Now we can get a basic statistical summary by axon arbour.

```
lhstats=summary(lha, include.attached.dataframe = TRUE)
boxplot(lhstats$cable.length~lhstats$Glomerulus, log='y')
```

We can also calculate the median position of the arbour for each neuron and add that to the lhstats database

```
# quick function to calculate centroid
arbour_centroid <- function(n) {
# extract location of all points in neuron object
xyzs=xyzmatrix(n)
# median in all 3 axes (=>2 columns)
apply(xyzs, 2, median)
}
# note that we have to transpose because sapply results in x,y,z rows
centroids=t(sapply(lha, arbour_centroid))
lhstats=cbind(lhstats, centroids)
```

Finally we can take these data and see how well we can predict the
identity of the neuron (i.e. its glomerulus) based on the statistics of
the axon arbour in the lateral horn. We use the linear discriminant
analysis (provided by the function `lda`

in recommended
package `MASS`

). This also runs a leave one out
cross-validation to get a more robust initial estimate of prediction
error.

```
library(MASS)
lda.fit = lda(Glomerulus ~ cable.length+X+Y+Z+branchpoints, lhstats, CV = T)
table(lda.fit$class, lhstats$Glomerulus)
```

```
##
## DA1 DL3 DP1m VA1d
## DA1 10 2 0 1
## DL3 0 7 0 0
## DP1m 0 0 8 0
## VA1d 1 0 0 10
```

The prediction accuracy of 35/39 i.e. just under 90% is already very good compared with a chance level of about 25% for these 4 classes.

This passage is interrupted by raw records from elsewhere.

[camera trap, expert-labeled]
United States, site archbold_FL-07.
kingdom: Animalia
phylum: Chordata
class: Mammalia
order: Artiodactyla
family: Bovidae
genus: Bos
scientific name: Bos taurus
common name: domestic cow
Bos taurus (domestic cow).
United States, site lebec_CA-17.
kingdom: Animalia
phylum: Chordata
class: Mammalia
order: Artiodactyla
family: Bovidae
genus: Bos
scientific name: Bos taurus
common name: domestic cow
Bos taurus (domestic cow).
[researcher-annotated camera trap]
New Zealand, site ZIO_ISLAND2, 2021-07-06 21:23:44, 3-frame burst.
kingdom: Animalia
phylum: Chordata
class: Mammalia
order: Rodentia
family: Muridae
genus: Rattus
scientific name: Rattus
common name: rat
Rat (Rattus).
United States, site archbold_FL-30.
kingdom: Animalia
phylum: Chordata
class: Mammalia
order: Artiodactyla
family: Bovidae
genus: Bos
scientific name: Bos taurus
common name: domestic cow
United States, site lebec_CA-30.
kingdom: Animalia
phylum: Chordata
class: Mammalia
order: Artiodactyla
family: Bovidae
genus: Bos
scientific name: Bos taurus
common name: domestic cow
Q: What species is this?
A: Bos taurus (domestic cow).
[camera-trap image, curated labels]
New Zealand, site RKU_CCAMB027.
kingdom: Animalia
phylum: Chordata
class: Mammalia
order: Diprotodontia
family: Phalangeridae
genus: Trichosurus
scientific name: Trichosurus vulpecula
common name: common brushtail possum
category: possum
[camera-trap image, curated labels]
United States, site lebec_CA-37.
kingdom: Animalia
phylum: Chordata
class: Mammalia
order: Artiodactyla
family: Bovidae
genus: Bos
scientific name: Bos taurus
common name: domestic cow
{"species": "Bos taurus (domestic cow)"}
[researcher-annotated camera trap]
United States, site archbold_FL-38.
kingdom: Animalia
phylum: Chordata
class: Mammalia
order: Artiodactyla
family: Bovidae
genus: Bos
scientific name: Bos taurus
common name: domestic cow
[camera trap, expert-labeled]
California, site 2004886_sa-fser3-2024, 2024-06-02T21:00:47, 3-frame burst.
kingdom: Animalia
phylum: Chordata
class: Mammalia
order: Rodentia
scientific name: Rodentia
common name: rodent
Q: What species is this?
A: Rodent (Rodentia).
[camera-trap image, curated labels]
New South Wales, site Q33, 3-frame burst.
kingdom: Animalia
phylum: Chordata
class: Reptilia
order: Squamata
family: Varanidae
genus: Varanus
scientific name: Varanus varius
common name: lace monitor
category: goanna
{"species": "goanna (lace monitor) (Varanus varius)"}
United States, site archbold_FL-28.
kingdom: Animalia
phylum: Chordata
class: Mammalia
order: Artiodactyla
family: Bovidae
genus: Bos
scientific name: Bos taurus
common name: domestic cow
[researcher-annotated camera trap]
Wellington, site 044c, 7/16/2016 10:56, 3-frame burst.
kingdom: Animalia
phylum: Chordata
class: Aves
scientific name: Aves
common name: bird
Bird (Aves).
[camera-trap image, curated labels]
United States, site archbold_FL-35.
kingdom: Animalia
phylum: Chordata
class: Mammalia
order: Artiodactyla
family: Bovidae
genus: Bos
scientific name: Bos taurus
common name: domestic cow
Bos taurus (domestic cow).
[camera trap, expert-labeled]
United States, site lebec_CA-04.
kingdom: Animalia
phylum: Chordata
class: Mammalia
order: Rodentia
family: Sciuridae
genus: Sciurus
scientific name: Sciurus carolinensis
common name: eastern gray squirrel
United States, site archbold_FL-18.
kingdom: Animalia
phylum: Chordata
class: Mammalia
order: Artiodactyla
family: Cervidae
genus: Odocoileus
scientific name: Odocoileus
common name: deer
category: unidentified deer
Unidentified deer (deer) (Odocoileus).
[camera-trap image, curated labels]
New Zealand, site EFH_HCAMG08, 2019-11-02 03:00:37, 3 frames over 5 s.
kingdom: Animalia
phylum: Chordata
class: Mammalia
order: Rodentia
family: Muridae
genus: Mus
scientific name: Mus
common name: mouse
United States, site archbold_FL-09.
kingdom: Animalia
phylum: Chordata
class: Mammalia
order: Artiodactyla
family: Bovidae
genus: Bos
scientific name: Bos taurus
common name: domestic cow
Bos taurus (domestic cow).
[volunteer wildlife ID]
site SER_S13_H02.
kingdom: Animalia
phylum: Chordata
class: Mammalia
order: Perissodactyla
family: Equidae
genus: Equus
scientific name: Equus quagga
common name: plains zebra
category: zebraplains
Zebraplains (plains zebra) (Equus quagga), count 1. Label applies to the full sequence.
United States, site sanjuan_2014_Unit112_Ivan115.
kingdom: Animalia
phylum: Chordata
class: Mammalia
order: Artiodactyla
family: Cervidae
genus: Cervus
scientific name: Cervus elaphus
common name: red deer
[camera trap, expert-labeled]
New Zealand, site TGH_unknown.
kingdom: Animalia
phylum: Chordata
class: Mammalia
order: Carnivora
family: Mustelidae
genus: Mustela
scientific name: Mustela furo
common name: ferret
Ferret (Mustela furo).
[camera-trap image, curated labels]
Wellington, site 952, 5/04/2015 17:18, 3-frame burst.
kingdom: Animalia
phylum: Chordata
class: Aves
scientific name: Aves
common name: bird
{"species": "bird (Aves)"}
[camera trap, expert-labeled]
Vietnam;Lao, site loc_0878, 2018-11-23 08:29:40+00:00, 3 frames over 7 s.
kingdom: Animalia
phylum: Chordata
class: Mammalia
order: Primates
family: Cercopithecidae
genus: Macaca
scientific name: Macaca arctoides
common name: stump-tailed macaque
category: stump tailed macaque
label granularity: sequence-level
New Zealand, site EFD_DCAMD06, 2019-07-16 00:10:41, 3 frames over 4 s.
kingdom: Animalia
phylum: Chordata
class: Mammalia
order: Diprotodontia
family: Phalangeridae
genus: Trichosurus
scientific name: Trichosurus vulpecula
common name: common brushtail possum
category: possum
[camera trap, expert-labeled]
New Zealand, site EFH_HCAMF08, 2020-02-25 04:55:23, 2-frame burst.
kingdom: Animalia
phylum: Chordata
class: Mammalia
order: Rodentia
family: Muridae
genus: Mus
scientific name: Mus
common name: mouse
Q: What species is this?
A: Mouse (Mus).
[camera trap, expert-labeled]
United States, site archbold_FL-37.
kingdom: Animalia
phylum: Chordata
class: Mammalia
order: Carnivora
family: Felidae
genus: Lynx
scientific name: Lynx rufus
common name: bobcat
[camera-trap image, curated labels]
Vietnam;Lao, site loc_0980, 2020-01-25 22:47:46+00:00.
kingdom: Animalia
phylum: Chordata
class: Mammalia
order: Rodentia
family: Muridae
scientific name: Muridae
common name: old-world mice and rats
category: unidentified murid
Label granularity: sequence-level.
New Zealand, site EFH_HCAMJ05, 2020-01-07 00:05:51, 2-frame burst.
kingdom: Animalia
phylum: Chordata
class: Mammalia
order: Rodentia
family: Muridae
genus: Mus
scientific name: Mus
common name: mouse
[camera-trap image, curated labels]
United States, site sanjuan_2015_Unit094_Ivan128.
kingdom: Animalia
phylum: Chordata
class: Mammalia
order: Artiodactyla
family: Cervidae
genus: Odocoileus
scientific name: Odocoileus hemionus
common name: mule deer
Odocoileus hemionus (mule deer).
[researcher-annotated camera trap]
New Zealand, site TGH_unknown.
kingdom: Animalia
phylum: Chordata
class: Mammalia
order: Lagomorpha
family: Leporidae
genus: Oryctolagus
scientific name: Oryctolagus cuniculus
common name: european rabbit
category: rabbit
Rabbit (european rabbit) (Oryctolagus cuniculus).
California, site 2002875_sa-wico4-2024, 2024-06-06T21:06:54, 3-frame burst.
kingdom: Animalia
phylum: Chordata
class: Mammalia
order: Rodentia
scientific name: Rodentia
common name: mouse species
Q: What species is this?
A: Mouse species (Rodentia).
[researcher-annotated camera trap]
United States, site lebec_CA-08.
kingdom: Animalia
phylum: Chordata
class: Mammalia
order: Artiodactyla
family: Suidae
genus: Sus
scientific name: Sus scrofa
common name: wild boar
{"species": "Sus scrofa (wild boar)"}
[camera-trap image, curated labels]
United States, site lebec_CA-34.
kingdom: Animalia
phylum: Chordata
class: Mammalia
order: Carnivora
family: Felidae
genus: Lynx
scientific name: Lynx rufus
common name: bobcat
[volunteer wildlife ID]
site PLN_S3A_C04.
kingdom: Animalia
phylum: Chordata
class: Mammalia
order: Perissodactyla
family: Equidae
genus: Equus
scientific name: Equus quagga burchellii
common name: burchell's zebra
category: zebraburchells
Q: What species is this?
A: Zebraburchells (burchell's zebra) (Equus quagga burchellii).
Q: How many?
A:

We hope this tutorial will provide you with a good foundation for
further use of the **nat** and related packages. Please
visit the main nat
README for suggestions of resources to learn more and solve
problems. You may also find that some time spent reading Hadley
Wickham’s Advanced R is a
worthwhile investment. I recommend the first 7 chapters (Introduction to
OO field guide) as material that will be helpful for anyone who intends
to carry out a significant project using R.